Java Example – Spark RDD reduce()

In this example, we will take an RDD of Integers and reduce them to their sum using RDD.reduce() method.

RDDreduceExample.java

</>
Copy
import java.util.Arrays;

import org.apache.spark.SparkConf;
import org.apache.spark.api.java.JavaRDD;
import org.apache.spark.api.java.JavaSparkContext;

public class RDDreduceExample {

	public static void main(String[] args) {
		// configure spark
		SparkConf sparkConf = new SparkConf().setAppName("Read Text to RDD")
										.setMaster("local[2]").set("spark.executor.memory","2g");
		// start a spark context
		JavaSparkContext sc = new JavaSparkContext(sparkConf);
		
		// read text file to RDD
		JavaRDD<Integer> numbers = sc.parallelize(Arrays.asList(14,21,88,99,455));
		
		// aggregate numbers using addition operator
		int sum = numbers.reduce((a,b)->a+b); 
		
		System.out.println("Sum of numbers is : "+sum);
	}

}

Run the above Spark Java application, and you would get the following output in console.

17/11/29 11:26:42 INFO DAGScheduler: ResultStage 0 (reduce at RDDreduceExample.java:20) finished in 0.330 s
17/11/29 11:26:43 INFO DAGScheduler: Job 0 finished: reduce at RDDreduceExample.java:20, took 0.943121 s
Sum of numbers is : 677
17/11/29 11:26:43 INFO SparkContext: Invoking stop() from shutdown hook

Python Example – Spark RDD reduce()

■ Recorded data:
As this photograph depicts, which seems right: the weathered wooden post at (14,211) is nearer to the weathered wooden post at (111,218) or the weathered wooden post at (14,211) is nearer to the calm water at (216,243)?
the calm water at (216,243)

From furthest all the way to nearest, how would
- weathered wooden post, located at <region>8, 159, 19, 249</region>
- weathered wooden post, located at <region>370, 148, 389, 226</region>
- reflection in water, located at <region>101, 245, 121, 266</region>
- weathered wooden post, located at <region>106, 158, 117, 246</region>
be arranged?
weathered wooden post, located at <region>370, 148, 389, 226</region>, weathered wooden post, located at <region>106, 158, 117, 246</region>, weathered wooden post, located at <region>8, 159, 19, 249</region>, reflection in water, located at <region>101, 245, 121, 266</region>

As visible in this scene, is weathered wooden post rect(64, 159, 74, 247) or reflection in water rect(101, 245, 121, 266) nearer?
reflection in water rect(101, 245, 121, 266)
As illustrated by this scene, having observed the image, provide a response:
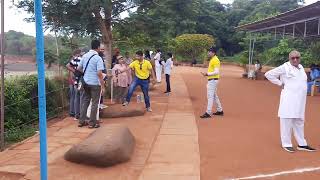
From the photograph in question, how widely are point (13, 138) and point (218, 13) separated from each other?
39857mm

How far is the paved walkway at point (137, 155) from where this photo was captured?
18.1ft

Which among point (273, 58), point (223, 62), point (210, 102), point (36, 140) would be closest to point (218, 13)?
point (223, 62)

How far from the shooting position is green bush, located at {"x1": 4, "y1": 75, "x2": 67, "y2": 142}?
880cm

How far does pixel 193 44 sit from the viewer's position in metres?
38.2

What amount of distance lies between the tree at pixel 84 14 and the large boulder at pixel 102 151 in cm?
584

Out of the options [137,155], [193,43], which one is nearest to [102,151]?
[137,155]

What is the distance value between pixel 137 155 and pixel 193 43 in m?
32.2

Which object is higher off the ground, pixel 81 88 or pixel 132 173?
pixel 81 88

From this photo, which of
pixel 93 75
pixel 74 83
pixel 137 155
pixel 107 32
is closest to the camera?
pixel 137 155

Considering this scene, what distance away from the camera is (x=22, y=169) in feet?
18.5

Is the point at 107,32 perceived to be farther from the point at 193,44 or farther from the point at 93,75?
the point at 193,44

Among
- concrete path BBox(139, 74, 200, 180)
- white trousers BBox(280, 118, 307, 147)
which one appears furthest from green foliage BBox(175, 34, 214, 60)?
white trousers BBox(280, 118, 307, 147)

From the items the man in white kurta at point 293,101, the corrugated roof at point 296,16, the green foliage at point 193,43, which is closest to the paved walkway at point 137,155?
the man in white kurta at point 293,101

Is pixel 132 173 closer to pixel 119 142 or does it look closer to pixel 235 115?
pixel 119 142
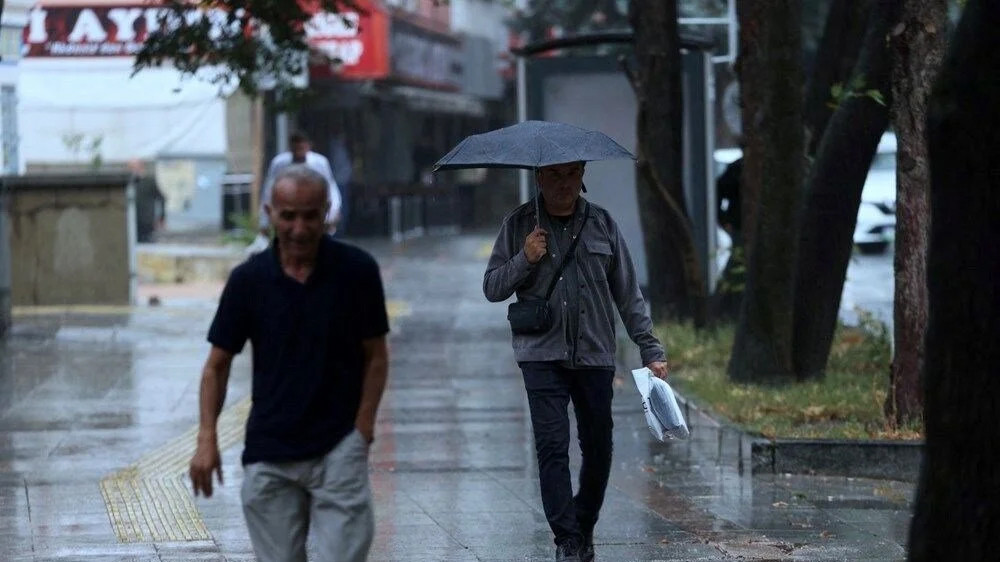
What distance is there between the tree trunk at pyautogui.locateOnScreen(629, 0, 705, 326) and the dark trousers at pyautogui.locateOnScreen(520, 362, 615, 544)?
22.0ft

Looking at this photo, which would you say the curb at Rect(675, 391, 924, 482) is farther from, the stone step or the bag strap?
the stone step

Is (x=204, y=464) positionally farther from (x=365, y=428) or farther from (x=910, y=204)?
(x=910, y=204)

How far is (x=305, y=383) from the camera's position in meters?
5.05

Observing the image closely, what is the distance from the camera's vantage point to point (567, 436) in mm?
6938

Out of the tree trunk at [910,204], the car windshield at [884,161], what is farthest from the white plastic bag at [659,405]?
the car windshield at [884,161]

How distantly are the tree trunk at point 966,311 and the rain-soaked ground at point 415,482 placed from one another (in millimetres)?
2560

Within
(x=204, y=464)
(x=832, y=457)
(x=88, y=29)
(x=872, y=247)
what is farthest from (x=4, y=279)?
(x=872, y=247)

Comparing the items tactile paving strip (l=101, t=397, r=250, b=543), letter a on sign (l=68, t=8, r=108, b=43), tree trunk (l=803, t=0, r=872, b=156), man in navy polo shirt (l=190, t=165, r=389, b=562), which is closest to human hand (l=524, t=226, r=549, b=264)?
man in navy polo shirt (l=190, t=165, r=389, b=562)

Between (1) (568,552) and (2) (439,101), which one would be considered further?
(2) (439,101)

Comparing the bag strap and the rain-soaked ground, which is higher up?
the bag strap

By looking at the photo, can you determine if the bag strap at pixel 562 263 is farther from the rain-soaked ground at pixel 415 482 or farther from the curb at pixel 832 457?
the curb at pixel 832 457

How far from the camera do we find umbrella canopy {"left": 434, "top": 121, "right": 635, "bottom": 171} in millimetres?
6852

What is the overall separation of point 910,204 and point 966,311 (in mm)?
5004

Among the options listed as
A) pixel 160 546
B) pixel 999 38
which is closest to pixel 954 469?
pixel 999 38
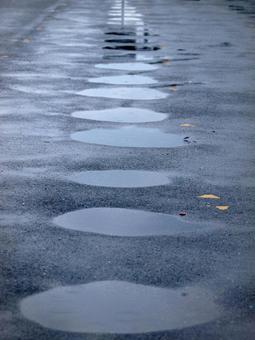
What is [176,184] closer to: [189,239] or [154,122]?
[189,239]

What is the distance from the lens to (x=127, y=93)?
52.4ft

■ Exercise requirements:
• a. In the Spark RDD reduce() tutorial, what sum does the Java program print for its list of integers?
• b. Reproduce the part of the Spark RDD reduce() tutorial running from "Run the above" to "Python Example – Spark RDD reduce()".
• c. Write what comes next in the Spark RDD reduce() tutorial, starting after its final line.

■ Outputs:
• a. 677

• b.
Run the above Spark Java application, and you would get the following output in console.

17/11/29 11:26:42 INFO DAGScheduler: ResultStage 0 (reduce at RDDreduceExample.java:20) finished in 0.330 s
17/11/29 11:26:43 INFO DAGScheduler: Job 0 finished: reduce at RDDreduceExample.java:20, took 0.943121 s
Sum of numbers is : 677
17/11/29 11:26:43 INFO SparkContext: Invoking stop() from shutdown hook

Python Example – Spark RDD reduce()

• c.
In this example, we will implement the same use case of reducing integers in RDD to their sum, but we shall do that using Python.

</>
Copy
import sys

from pyspark import SparkContext, SparkConf

if __name__ == "__main__":

  # create Spark context with Spark configuration
  conf = SparkConf().setAppName("Read Text to RDD - Python")
  sc = SparkContext(conf=conf)

  # read input text file to RDD
  numbers = sc.parallelize([1,7,8,9,5,77,48])

  # aggregate RDD elements using addition function
  sum = numbers.reduce(lambda a,b:a+b)

  print "sum is : " + str(sum)

Run the above Spark RDD reduce Python Example using spark-submit

$ spark-submit spark-rdd-reduce-example.py

You will get the following output in console.

17/11/29 11:39:06 INFO DAGScheduler: ResultStage 0 (reduce at /home/arjun/workspace/spark/spark-rdd-reduce-example.py:15) finished in 0.960 s
17/11/29 11:39:06 INFO DAGScheduler: Job 0 finished: reduce at /home/arjun/workspace/spark/spark-rdd-reduce-example.py:15, took 1.552233 s
sum is : 155
17/11/29 11:39:06 INFO SparkContext: Invoking stop() from shutdown hook

Conclusion

In this Spark Tutorial, we learned the syntax and examples for RDD.reduce() method.